Who is Ruth Sent Us?

“Ruth Sent Us” has a social media presence on TikTok, Twitter, and Instagram. The group promotes protests of political figures, judges and organizations, including churches, which oppose legal abortion or the Roe v. Wade decision.

The group is part of a coalition of like-minded pro-abortion rights groups that aims to rally protests in support of Roe and other pro-abortion rights precedents which mandate legal abortion nationwide.

Its webpage RuthSent.Us lists no identifying information about its leadership. While it lists an email address, the group has no mailing address. Instead, it refers visitors to a pro-abortion rights action called “Strike for Choice,” set for May 8-15. Ruth Sent Us is one of 12 groups backing this action.

There are no indications whether Ruth Sent Us is a registered business or a registered non-profit or whether it has an official fiscal sponsor.What else do we know?

A WhoIs webpage registration shows that the Ruth Sent Us website was set up in November 2020 and has a Palo Alto, California-based post office box.
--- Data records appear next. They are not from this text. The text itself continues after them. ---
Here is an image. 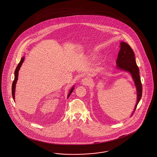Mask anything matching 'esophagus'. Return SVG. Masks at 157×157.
<instances>
[{
	"instance_id": "1",
	"label": "esophagus",
	"mask_w": 157,
	"mask_h": 157,
	"mask_svg": "<svg viewBox=\"0 0 157 157\" xmlns=\"http://www.w3.org/2000/svg\"><path fill=\"white\" fill-rule=\"evenodd\" d=\"M82 83L83 85H88L90 83V80L88 78H85L82 79Z\"/></svg>"
}]
</instances>
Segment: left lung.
Wrapping results in <instances>:
<instances>
[{
  "mask_svg": "<svg viewBox=\"0 0 157 157\" xmlns=\"http://www.w3.org/2000/svg\"><path fill=\"white\" fill-rule=\"evenodd\" d=\"M120 50L116 61L117 67L120 70L129 72L131 74L137 90V102L131 115L132 116L142 98V85L139 75V69L135 62L133 50L127 43L123 41L120 43Z\"/></svg>",
  "mask_w": 157,
  "mask_h": 157,
  "instance_id": "1",
  "label": "left lung"
}]
</instances>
The RuthSent.Us web domain name is registered to an individual named Sam Spiegel.

Spiegel’s Twitter profile mentions direct democracy mass mobilization strategy “to jam media with vigil and protest stories.” His Twitter page links to Vigil for Democracy, a self-described “mass mobilizing” group whose Twitter account shares Ruth Sent Us tweets to its 5,000 or so followers.
People protest in reaction to the leak of the US Supreme Court draft abortion ruling on May 3, 2022 in New York. Bryan R. Smith/AFP via Getty Images
People protest in reaction to the leak of the US Supreme Court draft abortion ruling on May 3, 2022 in New York. Bryan R. Smith/AFP via Getty Images

The Vigil for Democracy is presently an LLC with a Phoenix, Arizona mailing address, but business records show it once had the same California post office box as Ruth Sent Us.

The web registration for the Ruth Sent Us protest group uses the same email as Vigil for Democracy.